Italië bevindt zich bovendien sinds het begin van de crisis rond Oekraïne in een vreemd soort spagaat. De Russische gasleveranties zijn uiterst belangrijk voor Italië. Tegelijkertijd zal het land de komende jaren zeer sterk leunen op Europa, als een van de belangrijkste begunstigden van het Europese herstelfonds na de pandemie. Omdat de Italiaanse economie zo buitengewoon hard werd geraakt, besloot Rome alle beschikbare subsidies en leningen uit dat herstelfonds op te nemen. Opgeteld gaat het de komende jaren om 205 miljard euro.

Wat Rusland betreft, reiken de zakelijke banden veel verder dan gas. Ook heel wat private Italiaanse bedrijven hebben grote zakelijke belangen in Rusland, zegt Rusland-onderzoeker Eleonora Tafuro: „Bandenspecialist Pirelli heeft er twee fabrieken, en heel wat bedrijven in het mkb uit de noordelijke streken Veneto en Lombardije exporteren machines naar Rusland.”

Verder zijn voeding, meubels en mode belangrijke Italiaanse exportproducten, maar die export kreeg al een dreun na de Russische annexatie van de Krim in 2014. In het geval van voeding was dat door de Russische tegensancties, voor mode en meubels had dat meer te maken met een kleinere vraag, als gevolg van de gekrompen koopkracht van de Russische middenklasse.

Sympathie van links en rechts

Ook historisch gezien bestaat er tussen Rusland en Italië een emotionele band. Tot 1991 had Italië de grootste communistische partij in het Westen. Een deel van de Italianen ter linkerzijde bleef Rusland zien als erfgenaam van de voormalige Sovjet-Unie, en als een alternatief voor de hegemonie van de Verenigde Staten. Maar Rusland kon recent ook rekenen op sympathie van rechts in Italië, zoals de radicaal-rechtse populist Matteo Salvini, de leider van de Lega-partij, die in Draghi’s regering zit. In het verleden stak Salvini zijn bewondering voor Vladimir Poetin bepaald niet weg. Maar „wie raketten afvuurt, heeft ongelijk”, zegt Salvini nu.
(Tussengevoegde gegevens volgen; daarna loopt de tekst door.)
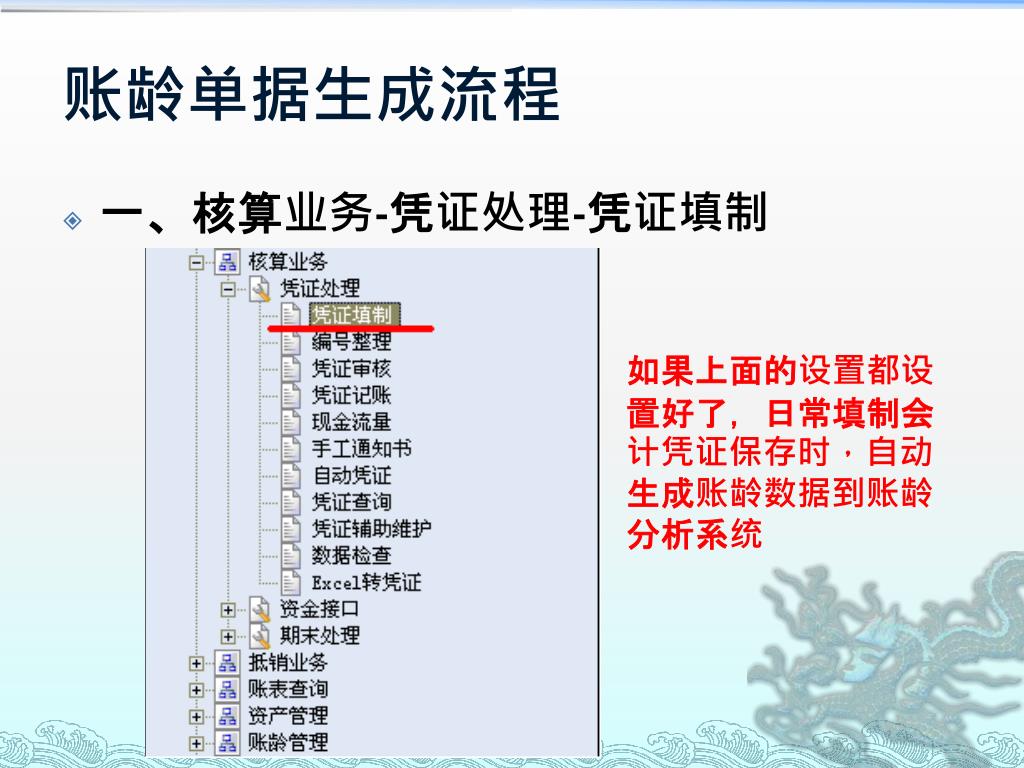 账龄单据生成流程

一、核算业务-凭证处理-凭证填制

核算业务
凭证处理
凭证填制
编号整理
凭证审核
凭证记账
现金流量
手工通知书
自动凭证
凭证查询
凭证辅助维护
数据检查
Excel转凭证
资金接口
期末处理
抵销业务
账表查询
资产管理
账龄管理

如果上面的设置都设置好了，日常填制会计凭证保存时，自动生成账龄数据到账龄分析系统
Maar ondanks pro-Russische sympathieën in partijen als Lega en, al was dat minder uitgesproken, in de anti-establishmentbeweging Vijf Sterren, heeft Italië zich in het verleden inzake Rusland nooit geïsoleerd. Ook met de Lega in de regering stemde Italië altijd vóór de verlenging van sancties tegen Rusland na de annexatie van de Krim, benadrukt Tafuro: „Een Italiaanse politicus zei me ooit: het narratief verandert mee met wie er in de regering zit, maar het regeringsbeleid wijzigt niet.”
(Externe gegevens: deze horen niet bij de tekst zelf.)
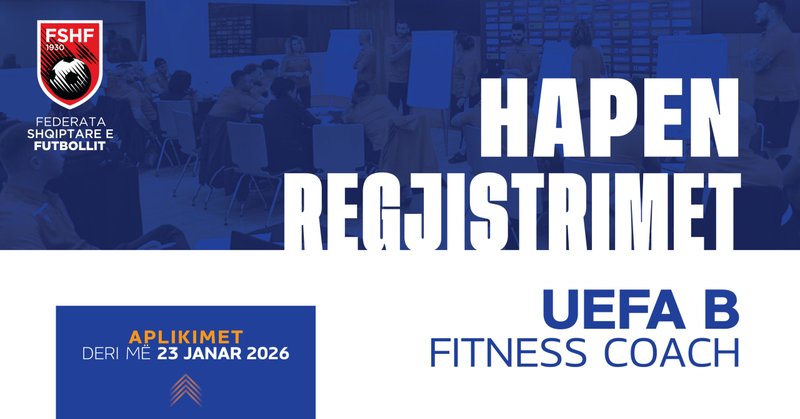 FSHF
1930

FEDERATA SHQIPTARE E FUTBOLLIT

HAPEN REGJISTRIMET

UEFA B
FITNESS COACH

APLIKIMET
DERI MË 23 JANAR 2026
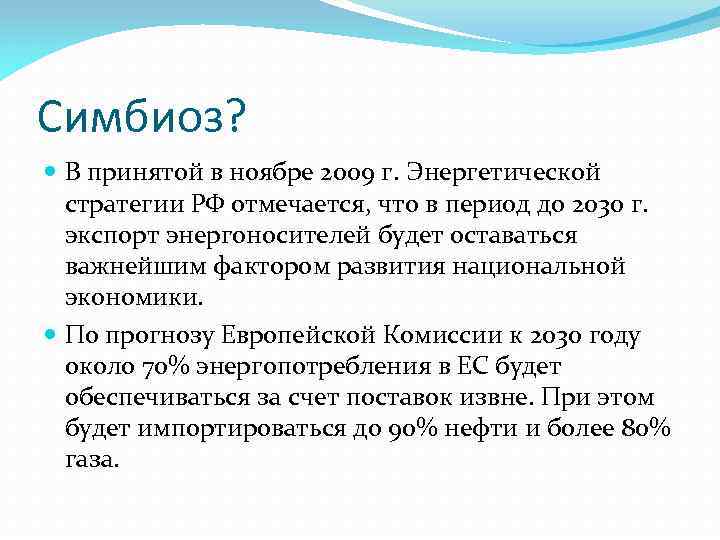 Симбиоз?

В принятой в ноябре 2009 г. Энергетической стратегии РФ отмечается, что в период до 2030 г. экспорт энергоносителей будет оставаться важнейшим фактором развития национальной экономики.

По прогнозу Европейской Комиссии к 2030 году около 70% энергопотребления в ЕС будет обеспечиваться за счет поставок извне. При этом будет импортироваться до 90% нефти и более 80% газа.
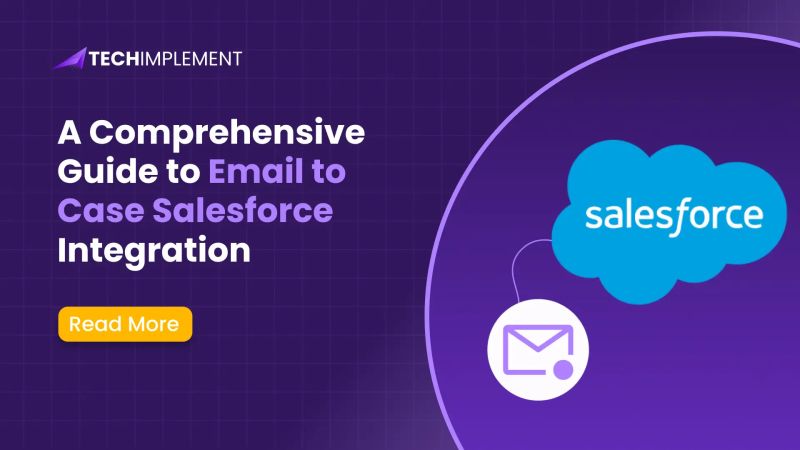 TECHIMPLEMENT

A Comprehensive Guide to Email to Case Salesforce Integration

Read More

salesforce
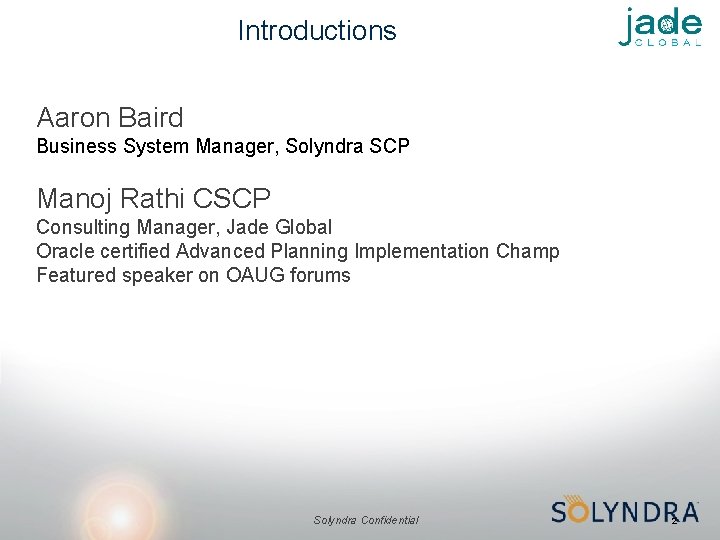 Introductions

jade
GLOBAL

Aaron Baird
Business System Manager, Solyndra SCP

Manoj Rathi CSCP
Consulting Manager, Jade Global
Oracle certified Advanced Planning Implementation Champ
Featured speaker on OAUG forums

Solyndra Confidential

SOLYNDRA

2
Zeker in deze extreme situatie, waarin Poetin een ander, soeverein land militair is binnengevallen, staat buiten kijf dat Italië zich strak op de lijn van de EU en de NAVO positioneert. Hoewel Italië, net als onder meer Duitsland, eerst nog op de rem stond om het Swift-wapen tegen Rusland in te zetten, ging Rome uiteindelijk ook daarmee akkoord. Italië benadrukte ook nog dat het „geen uitzonderingspositie” had proberen te verkrijgen in de westerse sancties. Vermoedelijk was dat een reactie op een niet gestaafd gerucht, verspreid door de Britse krant The Telegraph, dat Italië zijn luxegoederen uit de sancties had proberen te houden.